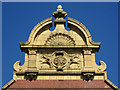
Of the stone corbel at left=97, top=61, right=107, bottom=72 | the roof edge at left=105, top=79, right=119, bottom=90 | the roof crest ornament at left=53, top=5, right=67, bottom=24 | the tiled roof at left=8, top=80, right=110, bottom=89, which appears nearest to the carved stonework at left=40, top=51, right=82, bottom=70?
the tiled roof at left=8, top=80, right=110, bottom=89

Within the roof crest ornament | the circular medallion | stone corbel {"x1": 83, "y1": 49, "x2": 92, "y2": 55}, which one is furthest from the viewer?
the roof crest ornament

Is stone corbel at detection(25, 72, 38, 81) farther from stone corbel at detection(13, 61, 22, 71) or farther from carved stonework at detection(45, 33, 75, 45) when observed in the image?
carved stonework at detection(45, 33, 75, 45)

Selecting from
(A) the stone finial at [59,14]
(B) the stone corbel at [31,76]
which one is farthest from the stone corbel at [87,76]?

> Objective:
Copy every item above word for word, leaving out the pictures.

> Exercise solution:
Of the stone corbel at left=97, top=61, right=107, bottom=72 | the roof edge at left=105, top=79, right=119, bottom=90 | the roof crest ornament at left=53, top=5, right=67, bottom=24 | the tiled roof at left=8, top=80, right=110, bottom=89, which appears nearest to the carved stonework at left=40, top=51, right=82, bottom=70?
the tiled roof at left=8, top=80, right=110, bottom=89

Within the roof crest ornament | the circular medallion | stone corbel {"x1": 83, "y1": 49, "x2": 92, "y2": 55}, which one is furthest from the viewer?
the roof crest ornament

Is stone corbel at detection(25, 72, 38, 81) farther from stone corbel at detection(13, 61, 22, 71) or farther from carved stonework at detection(45, 33, 75, 45) when observed in the image?
carved stonework at detection(45, 33, 75, 45)

Selecting from
(A) the stone finial at [59,14]
(B) the stone corbel at [31,76]
which one is farthest from the stone corbel at [87,76]?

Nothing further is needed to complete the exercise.